**PAGE EXTRACT:**
= = = = =

2nd Ave & E 47th St New York, NY 10017
4, 5, 6, 7, or S to 42nd Street.
WILLIAM AND THE WINDMILL (Ben Nabors | Malawi | 92 min.)
In a tiny village in Malawi, a teenage boy decided to do something himself. Though forced to drop out of school for financial reasons, the boy hungered for knowledge, and borrowed books from the threadbare library. But like 98% of people in his impoverished country, his home had no access to electricity, no way to read after dark, after work. So he gathered bicycle tires and scrap wood, discarded tractor parts and flattened PVC tubing, and began to assemble a tower, the tallest structure for miles around. To power his house, 14-year-old William Kamkwamba built himself a windmill. He could now read at night, and charge a cell phone to communicate outside his village. Soon he was traveling the world, invited by powerful institutions and global leaders to tell the story of how a little bit of information, a little bit of help, had changed his life forever.

= = = = =

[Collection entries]
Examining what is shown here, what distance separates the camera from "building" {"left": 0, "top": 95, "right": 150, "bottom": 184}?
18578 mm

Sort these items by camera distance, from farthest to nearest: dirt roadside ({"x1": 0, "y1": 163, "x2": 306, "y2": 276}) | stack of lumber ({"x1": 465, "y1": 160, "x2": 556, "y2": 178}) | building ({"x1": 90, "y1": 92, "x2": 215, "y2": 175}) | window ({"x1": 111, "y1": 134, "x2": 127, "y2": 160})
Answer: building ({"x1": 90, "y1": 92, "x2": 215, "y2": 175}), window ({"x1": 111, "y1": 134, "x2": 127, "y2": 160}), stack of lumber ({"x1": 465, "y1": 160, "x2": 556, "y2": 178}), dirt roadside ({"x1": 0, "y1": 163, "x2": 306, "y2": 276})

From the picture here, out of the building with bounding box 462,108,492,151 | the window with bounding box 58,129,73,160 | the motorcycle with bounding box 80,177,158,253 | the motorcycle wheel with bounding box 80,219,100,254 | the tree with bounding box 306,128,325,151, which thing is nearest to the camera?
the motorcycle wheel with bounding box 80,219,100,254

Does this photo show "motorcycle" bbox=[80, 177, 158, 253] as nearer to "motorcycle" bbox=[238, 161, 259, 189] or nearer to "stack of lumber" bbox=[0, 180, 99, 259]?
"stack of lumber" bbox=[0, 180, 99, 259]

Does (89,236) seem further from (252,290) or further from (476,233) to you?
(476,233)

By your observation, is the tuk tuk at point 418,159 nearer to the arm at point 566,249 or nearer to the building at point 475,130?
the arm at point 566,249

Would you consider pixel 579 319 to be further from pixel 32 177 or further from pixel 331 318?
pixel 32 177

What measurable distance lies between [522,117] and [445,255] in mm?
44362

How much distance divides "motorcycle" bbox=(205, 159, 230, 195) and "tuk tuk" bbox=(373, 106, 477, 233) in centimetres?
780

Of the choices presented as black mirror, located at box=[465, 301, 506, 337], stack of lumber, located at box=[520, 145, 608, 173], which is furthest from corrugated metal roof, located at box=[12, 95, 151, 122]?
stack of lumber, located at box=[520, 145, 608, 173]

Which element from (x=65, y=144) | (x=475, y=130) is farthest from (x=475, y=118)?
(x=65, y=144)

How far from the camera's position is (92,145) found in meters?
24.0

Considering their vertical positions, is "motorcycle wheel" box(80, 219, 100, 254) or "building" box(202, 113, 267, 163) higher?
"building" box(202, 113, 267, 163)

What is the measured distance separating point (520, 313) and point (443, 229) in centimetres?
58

= = = = =

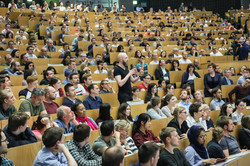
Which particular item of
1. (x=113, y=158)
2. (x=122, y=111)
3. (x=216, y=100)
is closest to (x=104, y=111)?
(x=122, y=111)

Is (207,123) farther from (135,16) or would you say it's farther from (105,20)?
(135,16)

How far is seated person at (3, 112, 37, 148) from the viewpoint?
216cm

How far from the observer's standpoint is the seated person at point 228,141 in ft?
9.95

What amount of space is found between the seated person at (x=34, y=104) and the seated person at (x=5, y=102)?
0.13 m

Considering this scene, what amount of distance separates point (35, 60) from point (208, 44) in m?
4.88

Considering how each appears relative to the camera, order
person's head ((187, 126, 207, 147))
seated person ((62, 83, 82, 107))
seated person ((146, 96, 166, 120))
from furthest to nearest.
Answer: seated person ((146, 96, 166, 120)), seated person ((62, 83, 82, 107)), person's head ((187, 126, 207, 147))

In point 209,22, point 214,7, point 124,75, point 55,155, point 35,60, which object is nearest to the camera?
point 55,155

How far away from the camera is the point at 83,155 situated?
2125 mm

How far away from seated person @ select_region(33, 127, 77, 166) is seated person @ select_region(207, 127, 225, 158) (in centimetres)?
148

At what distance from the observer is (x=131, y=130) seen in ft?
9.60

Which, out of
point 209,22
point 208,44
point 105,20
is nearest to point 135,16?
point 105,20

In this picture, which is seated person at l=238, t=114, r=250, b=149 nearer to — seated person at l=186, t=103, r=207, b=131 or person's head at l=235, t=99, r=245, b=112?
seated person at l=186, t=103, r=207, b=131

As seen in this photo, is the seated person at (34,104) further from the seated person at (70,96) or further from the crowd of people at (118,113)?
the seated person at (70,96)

= = = = =

**PROBLEM:** Carry on the screening listing for William and the Windmill from its last sentence. These items were drawn from a separate source.

**EXERCISE RESULT:**
The beginning of William’s story reads like a fairy tale, but whether he lived happily ever after is the central question of this intimate and thought-provoking documentary. Upon being “discovered,” William was given many opportunities: he spoke at the TED conference, co-authored an auto-biography, went on lecture tours. But opportunities also open the door to stresses, and William sometimes struggled with the good will sent his way. The motivations of his sponsors appear beneficent, seemingly doing their best instructing him how to succeed (in their world). But it’s also achingly clear that the shy and agreeable William has made tremendous compromises in the process of pursuing his new future.
And so this inspiring story of transformation also becomes a cautionary fable about the limits of charity, and the fissures across social divides that maybe cannot be bridged. As William embarks on a sponsored matriculation at an Ivy League university, not fully comprehending the nature of his situation and quietly wishing to return to anonymity, we don’t know what’s best for him. It’s still an open-ended question.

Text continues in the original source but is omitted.